Thursday, June 16, 2022

Scarsin’s folly. Media blew credibility

Vincent J. Curtis

13 June 22

Back on March 24, 2022, in the posting “Unpacking cow manure” I ran a section on “Scarsin’s Folly” writing the following:

 

“It’s been widely reported that Scarsin Forecasting has forecasted 26,600 new cases of COVID in the Hamilton area this spring.  Let’s do a little math!

Assuming spring to be 91 days long, to reach their figure there would have to be 292 new COVID cases per day for 91 days.  With a population of 550,000, Hamilton holds roughly 3.75 percent of Ontario’s population of 14.8 million.  If all of Ontario were suffering new cases at the rate that Scarsin predicts for Hamilton, Ontario would be seeing 7787 new cases per day, something not seen since the peak of the most recent wave of the pandemic.  Since pandemics do ebb and flow, to have an average rate of near pandemic peak levels, it means that some awful peak is coming if Scarsin’s forecasted number is correct.
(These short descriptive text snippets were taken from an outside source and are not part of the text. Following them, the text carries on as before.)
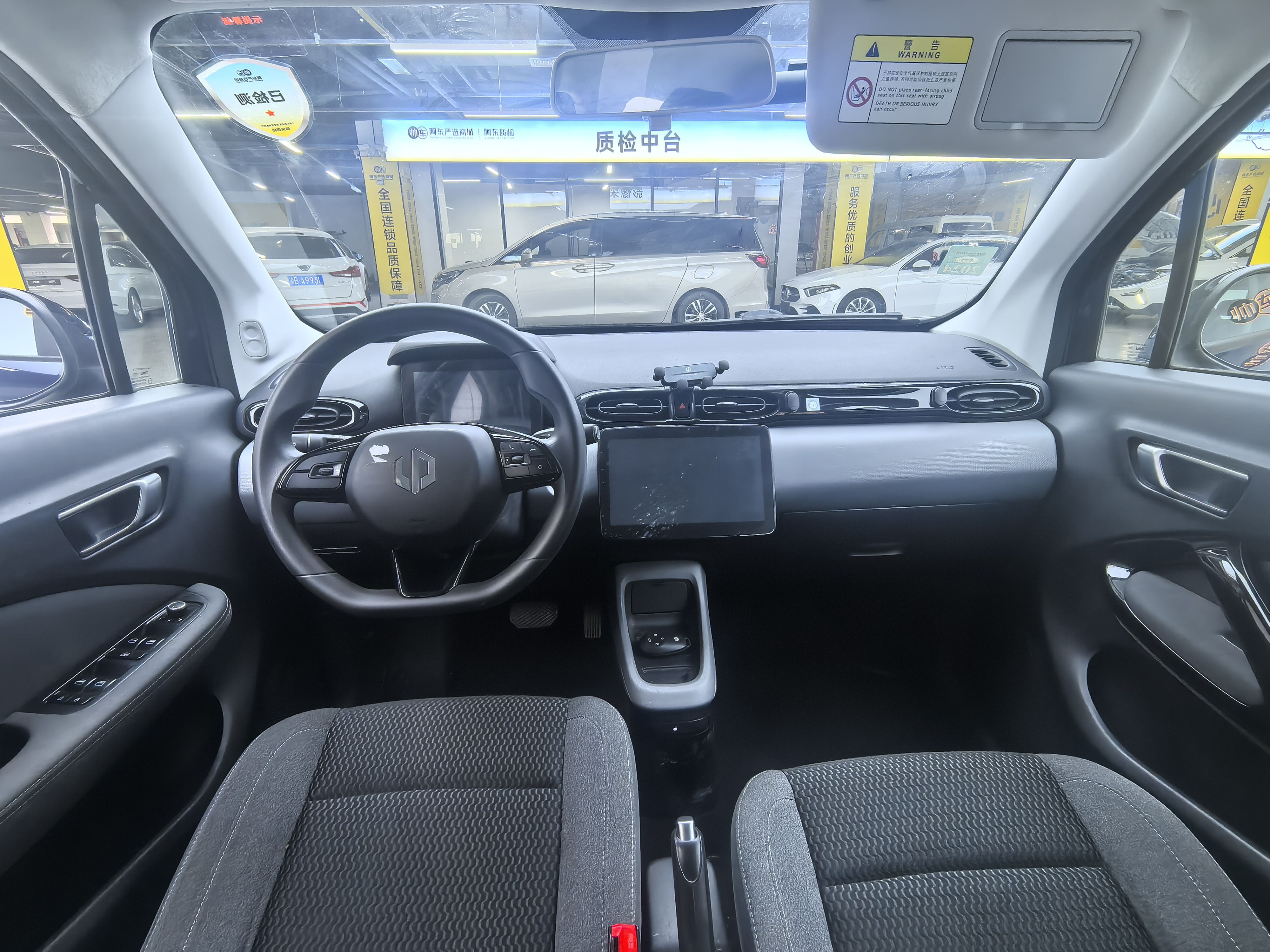 零跑汽车 零跑T03 2022 汽车图片 #7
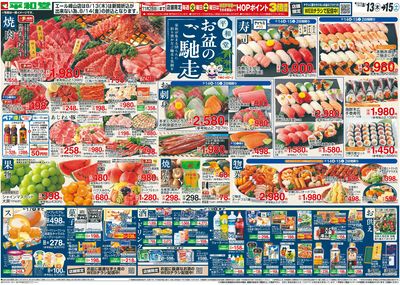 8/13(木)~お盆のご馳走【表面】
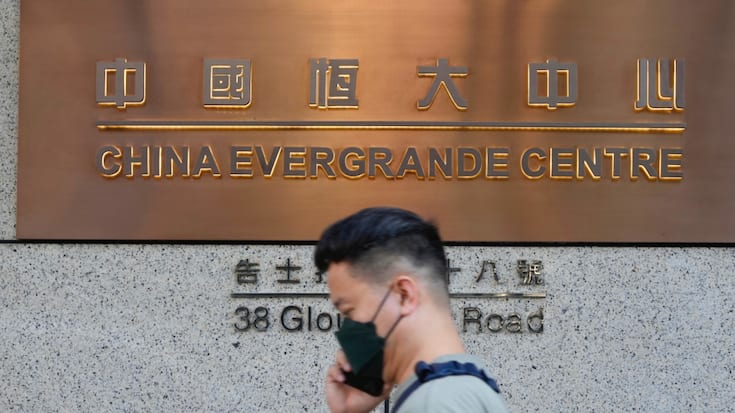 Le groupe immobilier chinois en difficulté, China Evergrande Group, va être retiré de la Bourse de Hong Kong.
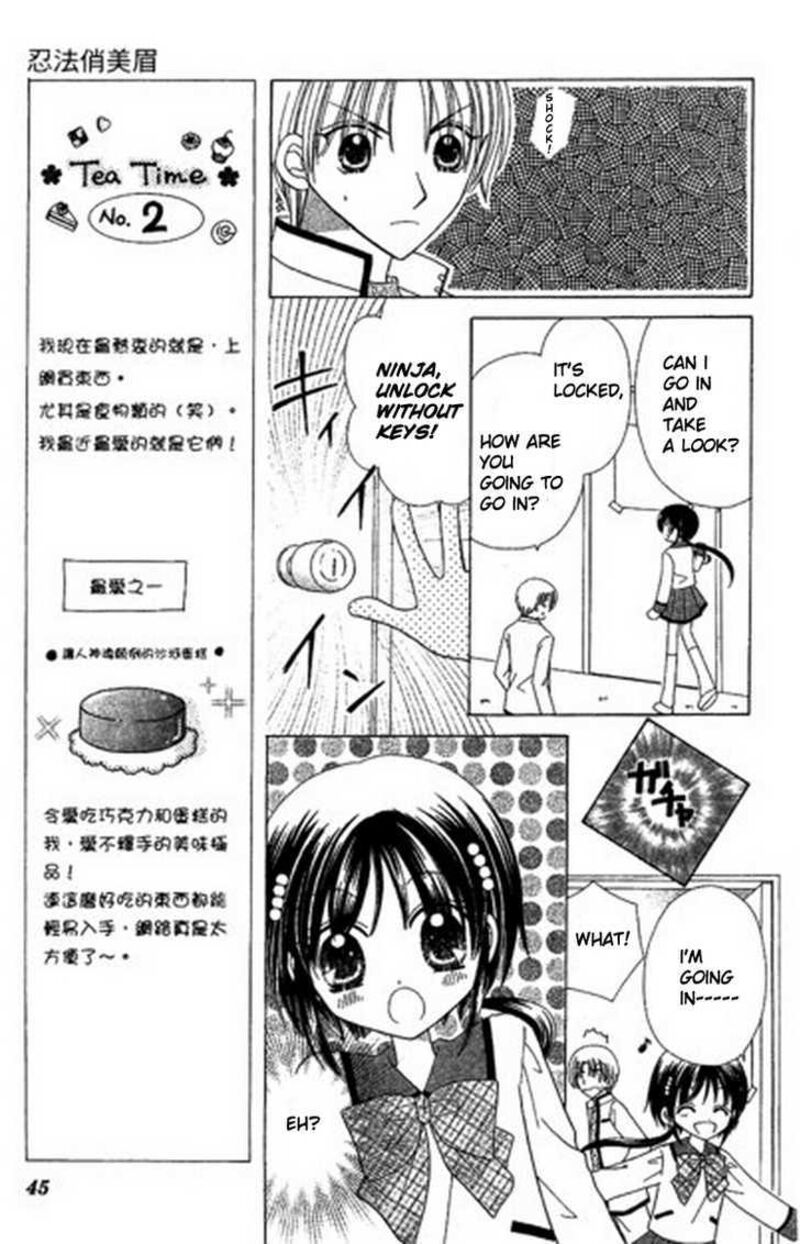 Kurenai Hanafubuki Chapter 2 Page 10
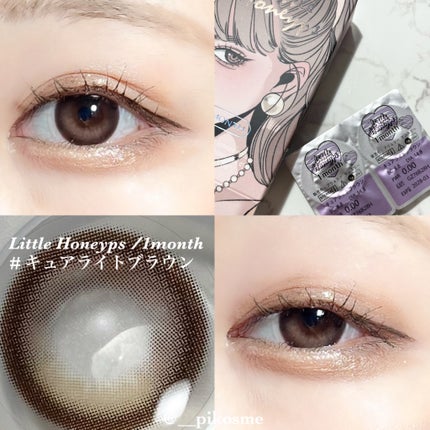 Little Honeypsマンスリー/リトルハニップ/1ヶ月(1MONTH)カラコンを使ったクチコミ(6枚目)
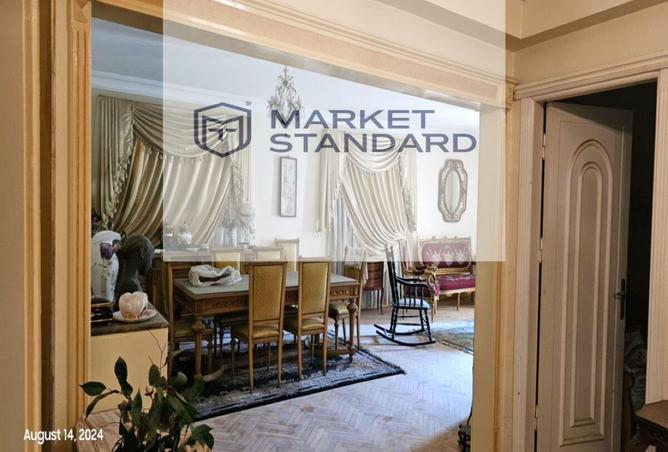 8283794 - صورة العقار 3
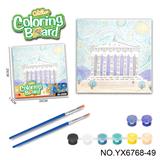 OBL10417271 - Graffiti / painting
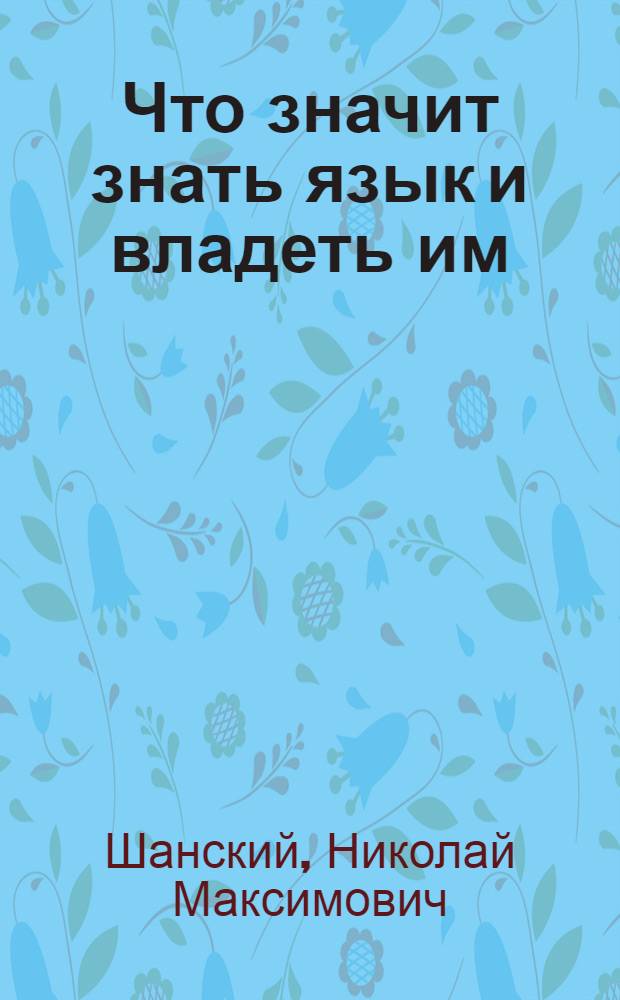 Что значит знать язык и владеть им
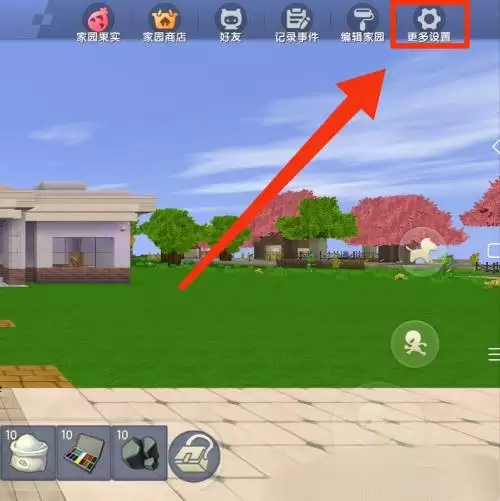 迷你这世界怎么扫码进入房间2026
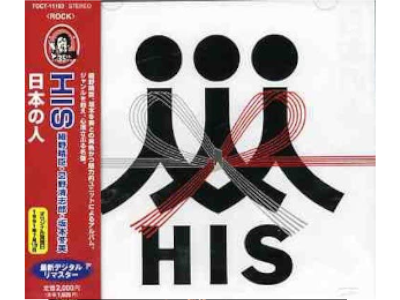 H.I.S HIS [ Nihon no Hito ] CD J-POP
Hamilton does not live in isolation, and that awful peak would have to be coming to Ontario as a whole also.

For the last four weeks, Ontario’s daily average case number has bounced around 2,000 per day.  At this rate, on average, Hamilton would experience 75 new cases per day, and in 91 days a total of 6825 cases, a quarter of Scarsin’s forecast.  Scarsin, advocating for continued mask mandates, argues that their 26,600 can be reduced to 8867 if masks are retained.  This is still much more than the Ontario average applied to Hamilton.

We have a right to ask if Scarsin isn’t generating elaborate looking panic porn that justifies the evident desires of those who pay them.”


Ontario has since closed into COVID-19 page for lack of business, even before spring ends.  We can now say the Scarsin forecast was wildly overestimated, and neither Hamilton nor Ontario experienced the wave of infection and death that was forecasted.  A real scientist warned explicitly and repeatedly that all this was panic porn, nothing but wild exaggerations, and that proved to be correct.  But was this published in a newspaper?  No!   Why?  That would be “misinformation.”  Misinformation that turned out to be correct.

The tragedy is that the media blew their credibility re-enforcing a message – that turned out to be false.  Why do it?  Because of the narrative.  It’s the narrative that matters, not the discovery of truth, which debate often uncovers.

Anyhow, when Scarsin Forecasting comes looking for another contract, pay them the wages of an astrologer or a fortune-teller.  When reading newspapers, people look for the narrative they’re being sold, not truth.